Rapport de Mme Fabienne Monbaron (PLR)

Premier débat

Le président. Mesdames et Messieurs les députés, nous reprenons notre ordre du jour ordinaire en traitant les points liés PL 13008-A et PL 13168-A. Le débat est classé en catégorie II, trente minutes de temps de parole. Les rapports sont respectivement de M. Olivier Cerutti, remplacé par M. Xavier Magnin, et de Mme Fabienne Monbaron. Je vais leur passer successivement la parole. Pour commencer, c'est à vous, Monsieur Magnin.

M. Xavier Magnin (PDC), rapporteur ad interim. Merci, Monsieur le président. Mesdames et Messieurs les députés, en remplacement de M. Olivier Cerutti, je vous présente le rapport sur le PL 13008. Ce projet de loi a pour but d'ouvrir un crédit au titre de subvention cantonale d'investissement de 35 millions de francs aux Etablissements publics pour l'intégration (EPI) afin de procéder à la rénovation complète des bâtiments et des aménagements extérieurs du site de La Combe, projet évalué à 105 millions de francs.

L'institut La Combe existe depuis 1980 sur un terrain en zone agricole; il est situé au 63, route d'Hermance, sur le territoire de la commune de Collonge-Bellerive, et héberge une centaine de personnes en situation de handicap, pour la plupart en situation complexe (déficience intellectuelle, autisme, troubles sévères du comportement). De plus, environ 80 personnes, également en situation complexe, viennent uniquement pour les activités de jour. L'établissement compte 315 collaborateurs pour la partie socio-éducative et administrative.

Des travaux de rénovation sont rendus nécessaires en raison de l'état de vétusté des lieux, considéré comme très avancé par l'office cantonal des bâtiments. Concernant la planification financière, le projet est financé selon une répartition en trois tiers: un tiers provient de fonds privés déjà mis à disposition, ce qui a permis d'avancer sur une partie du projet, un autre tiers de 35 millions dépend du présent projet de loi de subvention d'investissement, et les derniers 35 millions relèveraient d'un prêt. Les EPI assurent la maîtrise d'ouvrage, l'Etat ne participant qu'en tant que subventionnaire.

Durant les débats, la question d'une éventuelle démolition-reconstruction du bâtiment a été posée par certains membres de la commission; il a été répondu qu'une telle démarche nécessite une modification de zone et que, même ainsi, l'emprise au sol ne peut être agrandie et la surélévation serait limitée alors qu'une rénovation peut se réaliser en étapes et - c'est important - en gardant les usagers sur place. En effet, les représentants des EPI ont été clairs: en cas de déplacement de leurs activités dans d'autres locaux, ils ne souhaitent pas revenir à La Combe afin de ne pas opérer deux déménagements complets en peu de temps, quand bien même le site géographique de La Combe répond pleinement aux besoins des bénéficiaires s'agissant de leurs conditions de vie.
------------------------------------
• **Objectif**: Reproduisez tel quel le passage du débat sur La Combe qui s'ouvre sur les mots contenant « L'institut La Combe » et se clôt sur « socio-éducative et administrative. ». La liste qui suit est un matériau distinct du débat sur La Combe.
------------------------------------
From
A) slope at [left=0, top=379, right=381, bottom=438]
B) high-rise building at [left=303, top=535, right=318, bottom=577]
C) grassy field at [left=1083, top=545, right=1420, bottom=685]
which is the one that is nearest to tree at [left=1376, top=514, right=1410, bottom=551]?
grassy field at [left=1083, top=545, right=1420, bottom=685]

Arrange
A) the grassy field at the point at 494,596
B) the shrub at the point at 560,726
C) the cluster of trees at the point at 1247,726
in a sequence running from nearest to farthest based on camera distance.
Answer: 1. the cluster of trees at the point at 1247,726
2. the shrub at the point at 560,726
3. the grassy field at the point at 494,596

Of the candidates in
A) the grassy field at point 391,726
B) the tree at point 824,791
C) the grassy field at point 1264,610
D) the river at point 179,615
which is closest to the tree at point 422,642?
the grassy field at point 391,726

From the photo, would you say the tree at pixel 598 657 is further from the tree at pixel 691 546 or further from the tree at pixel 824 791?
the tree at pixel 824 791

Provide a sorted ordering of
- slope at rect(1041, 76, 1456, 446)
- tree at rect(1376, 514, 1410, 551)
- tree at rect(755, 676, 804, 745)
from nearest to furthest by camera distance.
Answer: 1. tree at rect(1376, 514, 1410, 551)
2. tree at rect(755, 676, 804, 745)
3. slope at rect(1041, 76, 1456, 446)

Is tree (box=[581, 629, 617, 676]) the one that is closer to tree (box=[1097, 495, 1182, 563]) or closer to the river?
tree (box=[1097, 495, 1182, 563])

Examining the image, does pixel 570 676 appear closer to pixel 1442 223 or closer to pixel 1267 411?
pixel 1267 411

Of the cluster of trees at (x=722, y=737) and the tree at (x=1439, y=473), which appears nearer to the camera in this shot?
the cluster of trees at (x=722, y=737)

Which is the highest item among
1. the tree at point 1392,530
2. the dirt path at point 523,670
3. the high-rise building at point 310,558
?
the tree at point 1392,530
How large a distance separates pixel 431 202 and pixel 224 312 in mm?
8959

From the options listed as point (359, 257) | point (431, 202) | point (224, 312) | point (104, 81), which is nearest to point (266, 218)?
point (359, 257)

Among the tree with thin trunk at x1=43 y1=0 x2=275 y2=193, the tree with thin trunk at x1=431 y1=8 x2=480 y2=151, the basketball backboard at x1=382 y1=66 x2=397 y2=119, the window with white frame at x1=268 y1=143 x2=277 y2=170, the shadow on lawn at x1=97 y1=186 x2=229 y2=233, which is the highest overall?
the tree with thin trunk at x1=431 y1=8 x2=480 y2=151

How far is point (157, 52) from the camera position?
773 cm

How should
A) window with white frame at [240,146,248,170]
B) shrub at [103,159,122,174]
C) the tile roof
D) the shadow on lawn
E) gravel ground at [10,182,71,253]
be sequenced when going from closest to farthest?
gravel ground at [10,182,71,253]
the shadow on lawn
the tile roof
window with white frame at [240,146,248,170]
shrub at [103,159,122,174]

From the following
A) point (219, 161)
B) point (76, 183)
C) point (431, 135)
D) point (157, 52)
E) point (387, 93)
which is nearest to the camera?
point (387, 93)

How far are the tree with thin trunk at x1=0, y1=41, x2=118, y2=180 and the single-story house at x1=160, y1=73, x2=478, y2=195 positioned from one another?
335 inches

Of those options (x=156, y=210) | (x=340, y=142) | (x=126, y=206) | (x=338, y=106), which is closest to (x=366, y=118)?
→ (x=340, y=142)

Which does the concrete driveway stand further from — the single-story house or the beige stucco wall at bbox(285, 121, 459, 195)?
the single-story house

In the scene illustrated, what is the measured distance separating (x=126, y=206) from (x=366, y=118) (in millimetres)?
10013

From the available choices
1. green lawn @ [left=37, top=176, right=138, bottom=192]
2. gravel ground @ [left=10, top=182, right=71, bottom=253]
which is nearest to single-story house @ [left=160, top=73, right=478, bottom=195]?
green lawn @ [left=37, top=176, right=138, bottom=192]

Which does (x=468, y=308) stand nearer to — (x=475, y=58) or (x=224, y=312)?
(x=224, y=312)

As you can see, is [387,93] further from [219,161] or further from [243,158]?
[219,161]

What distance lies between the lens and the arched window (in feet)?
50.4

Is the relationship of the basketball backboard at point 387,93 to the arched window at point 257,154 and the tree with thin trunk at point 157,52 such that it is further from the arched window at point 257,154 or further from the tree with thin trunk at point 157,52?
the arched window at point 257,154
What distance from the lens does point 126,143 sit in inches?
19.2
------------------------------------
• **Réponse**:
L'institut La Combe existe depuis 1980 sur un terrain en zone agricole; il est situé au 63, route d'Hermance, sur le territoire de la commune de Collonge-Bellerive, et héberge une centaine de personnes en situation de handicap, pour la plupart en situation complexe (déficience intellectuelle, autisme, troubles sévères du comportement). De plus, environ 80 personnes, également en situation complexe, viennent uniquement pour les activités de jour. L'établissement compte 315 collaborateurs pour la partie socio-éducative et administrative.